Buenos días, Buenos Feeds.

Buenos días, Buenos Feeds.

¡Muy buenas! Hoy estoy contenta porque inauguro una nueva sección en el blog. Se llama ‘Diario de una Community Manager’ y englobará una serie de artículos cuya misión consiste en explicar de qué va esa profesión de nombre raro que se ha puesto tan de moda últimamente. No sólo eso. Voy a contar qué herramientas uso para hacer de mi trabajo algo más fácil, fluido y productivo. Voy a hablar de cómo me organizo, de dónde encuentro ideas, cómo las materializo, qué tipo de problemas me surgen, cuáles son sus soluciones, etc.

La cosa va mucho más allá de aquello que un cliente me dijo un día y me sentó tan mal:

¿Qué tardas en poner cuatro ‘pollaicas’ en Facebook al día?
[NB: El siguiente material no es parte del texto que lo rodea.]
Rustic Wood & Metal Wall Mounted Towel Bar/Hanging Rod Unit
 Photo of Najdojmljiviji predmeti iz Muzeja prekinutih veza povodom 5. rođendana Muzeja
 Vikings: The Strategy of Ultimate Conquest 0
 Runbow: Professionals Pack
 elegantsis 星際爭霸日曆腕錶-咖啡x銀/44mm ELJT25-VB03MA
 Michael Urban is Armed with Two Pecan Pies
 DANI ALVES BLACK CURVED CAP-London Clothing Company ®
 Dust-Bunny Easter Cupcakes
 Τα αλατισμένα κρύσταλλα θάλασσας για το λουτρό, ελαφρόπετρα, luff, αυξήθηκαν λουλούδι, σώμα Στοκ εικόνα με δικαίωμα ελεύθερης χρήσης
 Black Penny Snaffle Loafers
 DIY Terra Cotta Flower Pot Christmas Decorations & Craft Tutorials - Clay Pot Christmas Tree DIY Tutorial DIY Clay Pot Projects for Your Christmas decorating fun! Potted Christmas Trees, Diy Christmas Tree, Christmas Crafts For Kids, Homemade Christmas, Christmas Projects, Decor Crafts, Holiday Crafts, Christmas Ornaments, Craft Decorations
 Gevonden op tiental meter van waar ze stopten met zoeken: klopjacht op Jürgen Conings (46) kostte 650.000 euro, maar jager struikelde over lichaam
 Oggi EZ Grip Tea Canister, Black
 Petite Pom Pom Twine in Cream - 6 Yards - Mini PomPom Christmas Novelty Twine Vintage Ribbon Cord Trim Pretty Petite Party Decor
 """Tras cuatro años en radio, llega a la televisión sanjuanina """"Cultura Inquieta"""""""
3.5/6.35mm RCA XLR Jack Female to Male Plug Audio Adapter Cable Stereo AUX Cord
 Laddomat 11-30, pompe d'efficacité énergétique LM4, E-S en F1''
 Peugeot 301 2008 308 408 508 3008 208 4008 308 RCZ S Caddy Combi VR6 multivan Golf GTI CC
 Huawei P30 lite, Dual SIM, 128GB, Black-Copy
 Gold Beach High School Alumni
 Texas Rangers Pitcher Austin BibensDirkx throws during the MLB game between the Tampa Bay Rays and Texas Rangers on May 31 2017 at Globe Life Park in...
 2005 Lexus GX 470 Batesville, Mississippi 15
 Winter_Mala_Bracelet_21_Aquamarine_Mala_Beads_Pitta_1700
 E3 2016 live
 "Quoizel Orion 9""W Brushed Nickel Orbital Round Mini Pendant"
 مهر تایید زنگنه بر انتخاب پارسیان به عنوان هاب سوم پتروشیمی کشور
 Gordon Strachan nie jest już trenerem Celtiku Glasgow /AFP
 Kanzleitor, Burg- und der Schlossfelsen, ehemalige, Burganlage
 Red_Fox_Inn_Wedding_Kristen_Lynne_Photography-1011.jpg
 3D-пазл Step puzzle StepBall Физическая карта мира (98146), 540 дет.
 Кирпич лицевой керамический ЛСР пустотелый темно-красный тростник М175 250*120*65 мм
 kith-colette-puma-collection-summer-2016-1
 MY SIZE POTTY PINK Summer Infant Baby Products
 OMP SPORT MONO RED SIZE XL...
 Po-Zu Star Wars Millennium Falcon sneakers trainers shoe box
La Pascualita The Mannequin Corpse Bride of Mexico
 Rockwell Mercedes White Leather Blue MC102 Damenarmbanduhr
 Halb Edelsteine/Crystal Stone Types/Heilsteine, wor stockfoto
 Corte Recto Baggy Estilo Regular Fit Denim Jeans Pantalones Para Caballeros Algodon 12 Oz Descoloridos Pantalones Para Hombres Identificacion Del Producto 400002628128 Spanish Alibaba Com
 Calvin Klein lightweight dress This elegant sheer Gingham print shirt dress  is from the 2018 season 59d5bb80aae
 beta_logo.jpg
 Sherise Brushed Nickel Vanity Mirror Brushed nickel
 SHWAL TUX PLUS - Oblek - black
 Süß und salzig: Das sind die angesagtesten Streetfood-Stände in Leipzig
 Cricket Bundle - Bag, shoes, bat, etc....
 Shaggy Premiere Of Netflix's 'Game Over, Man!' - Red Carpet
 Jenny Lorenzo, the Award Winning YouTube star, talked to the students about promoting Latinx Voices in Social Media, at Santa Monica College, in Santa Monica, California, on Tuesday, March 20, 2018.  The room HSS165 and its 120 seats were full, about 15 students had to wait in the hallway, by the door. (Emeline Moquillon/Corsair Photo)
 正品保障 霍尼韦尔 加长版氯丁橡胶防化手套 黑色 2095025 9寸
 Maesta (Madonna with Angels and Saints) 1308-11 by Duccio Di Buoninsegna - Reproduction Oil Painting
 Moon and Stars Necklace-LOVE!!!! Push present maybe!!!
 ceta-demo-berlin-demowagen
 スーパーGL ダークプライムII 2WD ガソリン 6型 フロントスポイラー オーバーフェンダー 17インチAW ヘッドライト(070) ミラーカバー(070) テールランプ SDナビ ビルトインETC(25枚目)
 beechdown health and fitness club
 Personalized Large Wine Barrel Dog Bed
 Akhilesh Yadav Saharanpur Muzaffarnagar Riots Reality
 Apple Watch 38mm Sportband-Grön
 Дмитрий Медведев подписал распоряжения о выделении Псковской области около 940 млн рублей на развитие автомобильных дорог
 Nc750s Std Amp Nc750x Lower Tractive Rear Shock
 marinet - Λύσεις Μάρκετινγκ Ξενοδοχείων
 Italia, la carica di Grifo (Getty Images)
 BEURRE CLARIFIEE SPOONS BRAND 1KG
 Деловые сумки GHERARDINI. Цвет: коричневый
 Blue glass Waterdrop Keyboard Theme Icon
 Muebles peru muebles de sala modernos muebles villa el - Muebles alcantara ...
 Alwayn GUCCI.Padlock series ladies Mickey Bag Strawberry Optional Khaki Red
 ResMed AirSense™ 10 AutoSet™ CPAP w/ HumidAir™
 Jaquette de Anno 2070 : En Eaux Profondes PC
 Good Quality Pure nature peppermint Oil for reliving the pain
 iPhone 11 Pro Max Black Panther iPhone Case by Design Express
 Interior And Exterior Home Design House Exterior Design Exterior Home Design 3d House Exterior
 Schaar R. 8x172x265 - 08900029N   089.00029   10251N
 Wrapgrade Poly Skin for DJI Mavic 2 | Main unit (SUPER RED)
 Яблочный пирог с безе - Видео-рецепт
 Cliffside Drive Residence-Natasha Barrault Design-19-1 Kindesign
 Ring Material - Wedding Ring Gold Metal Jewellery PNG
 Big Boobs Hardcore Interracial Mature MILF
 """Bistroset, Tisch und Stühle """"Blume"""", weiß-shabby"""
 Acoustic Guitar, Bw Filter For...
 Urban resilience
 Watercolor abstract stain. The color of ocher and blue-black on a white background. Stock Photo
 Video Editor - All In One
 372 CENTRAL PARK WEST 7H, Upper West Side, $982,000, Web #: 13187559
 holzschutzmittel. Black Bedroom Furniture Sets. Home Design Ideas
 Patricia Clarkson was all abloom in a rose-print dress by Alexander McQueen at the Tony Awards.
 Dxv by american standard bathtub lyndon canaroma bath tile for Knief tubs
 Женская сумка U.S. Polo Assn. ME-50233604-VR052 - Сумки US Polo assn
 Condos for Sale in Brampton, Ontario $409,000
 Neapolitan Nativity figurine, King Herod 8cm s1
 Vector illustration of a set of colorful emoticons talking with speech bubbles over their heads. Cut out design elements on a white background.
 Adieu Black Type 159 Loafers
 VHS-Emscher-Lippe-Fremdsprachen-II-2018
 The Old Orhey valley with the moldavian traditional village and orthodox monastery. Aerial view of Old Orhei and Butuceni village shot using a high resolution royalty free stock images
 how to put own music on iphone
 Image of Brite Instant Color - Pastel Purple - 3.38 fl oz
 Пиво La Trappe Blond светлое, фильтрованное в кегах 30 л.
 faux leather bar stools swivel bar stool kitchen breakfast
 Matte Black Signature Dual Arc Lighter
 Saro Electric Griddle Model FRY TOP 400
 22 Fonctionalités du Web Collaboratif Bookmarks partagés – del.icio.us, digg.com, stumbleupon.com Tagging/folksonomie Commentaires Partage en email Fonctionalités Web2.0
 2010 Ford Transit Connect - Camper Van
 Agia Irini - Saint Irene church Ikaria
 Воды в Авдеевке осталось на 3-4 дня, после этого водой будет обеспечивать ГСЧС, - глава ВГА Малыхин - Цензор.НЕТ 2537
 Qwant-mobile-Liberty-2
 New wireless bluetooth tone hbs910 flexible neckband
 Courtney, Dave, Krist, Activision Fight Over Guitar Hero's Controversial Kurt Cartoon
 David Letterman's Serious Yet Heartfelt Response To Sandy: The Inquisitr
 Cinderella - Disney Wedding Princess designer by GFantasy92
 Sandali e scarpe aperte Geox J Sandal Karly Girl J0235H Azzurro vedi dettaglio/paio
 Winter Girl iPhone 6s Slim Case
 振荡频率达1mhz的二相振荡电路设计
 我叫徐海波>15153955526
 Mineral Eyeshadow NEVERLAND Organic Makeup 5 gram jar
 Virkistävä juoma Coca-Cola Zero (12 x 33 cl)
Lo prometo. Hago mucho más que eso y los artículos que se incluyan en la nueva sección piensan demostrarlo. De hecho, el primero de ellos, el que publico hoy, habla sólo de la primera hora de uno de los días más normales de mi vida. ¿Qué hago antes de que el reloj marque las nueve de la mañana?

Puesta en marcha

black coffee

El despertador suena a las 7.45 horas. Es entonces cuando cuerpo y mente se ponen de acuerdo para decir: “Si no hay café, no haremos nada”. Clic al botoncito de la Nespresso y acto seguido, al señor don Mac. Eso, si hubiera decidido darle la noche anterior libre. Muchas veces, ni eso. Lo dejo descargando o haciendo cualquier cosa que no requiera mi constante atención.

La canción que, aún dormida, elijo para empezar el día, marca el ritmo del mismo. Siempre. Aunque sea una decisión que, la mayoría de las veces, tome de manera totalmente inconsciente. Hoy, por ejemplo, ha sido ‘Nada Mejor’ de Capaz y Elphomega. Me da buen rollo. Tiene el sonido de la mañana y olor a café y pan caliente con cierto regustillo a donut dulce.

Puesta al día

rss

Antes de que Google pulsara el gatillo para matar a Reader, el gestor de feeds o RSS (siglas de “resumen enriquecido” o “difusión mazo fácil”) era mi forma de romper el hielo y  ponerme al día siguiendo, en tiempo más o menos real, los contenidos a los que estoy suscrita: titulares, alertas, nuevos artículos publicados en los blogs que más me interesan… Era una herramienta perfecta para organizar esa monstruosa cantidad de contenido que nos llega cada día a través de la red de redes. Ahora uso otra, creada especialmente para los nostálgicos de la difunta, que se llama The Old Reader y por cierto, me va de lujo.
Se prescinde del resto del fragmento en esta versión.